Giving the eulogy, her brother, Steven Nation, recalled his first memory of meeting her in a children's home in Cheshire when he was three and she was two days off being six. It was September 3, 1949.

He said: "She was introduced to the brother she didn't know she had. I arrived from another orphanage. The authorities had decided it was time that we got together.

"She looked confused. Then she realised that I belonged to her, I was her family and from that moment on, she became my big sister, giving me unconditional love."

Mr Nation said he and his sister grew up in a children's home with about 200 other children, and were looked after in a family of eight by a housemother, Sister Margaret.

Edna had applied to become a nurse but was told she was too young.

"She was too impatient and impulsive to sit around and wait, so she joined the Army for three years.

"She met and married Gerry [Jolly] and settled in Huntingdon and raised her two sons, Martin and Gary."

Edna and Gerry were divorced while their sons were still little. She met and was due to marry another Gerry, Gerry Betts some years later and changed her name to his. However, tragedy struck when he was killed in a car crash before they were married.

Mr Nation said his sister, who went on to become a grandmother, had led "a rollercoaster life", which had left her determined rather than defeated.

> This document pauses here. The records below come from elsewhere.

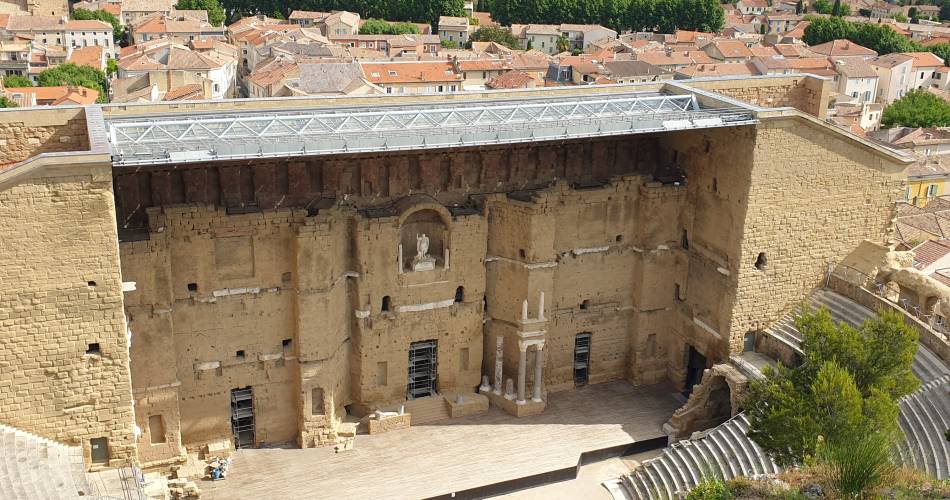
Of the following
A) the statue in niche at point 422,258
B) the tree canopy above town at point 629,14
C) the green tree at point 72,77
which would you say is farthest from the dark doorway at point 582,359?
the tree canopy above town at point 629,14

"She always had time for others but she did not always have time for herself."

Looking out at the full church - there were also hundreds of people unable to get in - he said: "She was a caring sister, potential nurse, a wife, a loving mother, a landlady/community worker and special friend to each and every one of us. Her friendship was unconditional. There were no strings attached."

His speech was met with applause.

The Reverend Mark Savage, who led the service, read out some of the cards sent to Edna's family. Extracts included: "Our memories will be of Edna enjoying the people around her."

"Nothing was too much trouble or too inconvenient for her. She will be remembered for her kindness, her sense of humour and because she was a very good listener."

"She was a truly great lady, she will be sadly missed. Huntingdon will be a sadder place without her."

Reverend Savage added: "Her unfailing kindness and the support she gave to others will stand as an inspiration to us all."

Edna's flower-covered coffin was carried into the church to the song You're Beautiful by James Blunt and left the church to Simply The Best by Tina Turner. She was buried at North Street Cemetery in Huntingdon. The family requested donations for Cancer Research UK.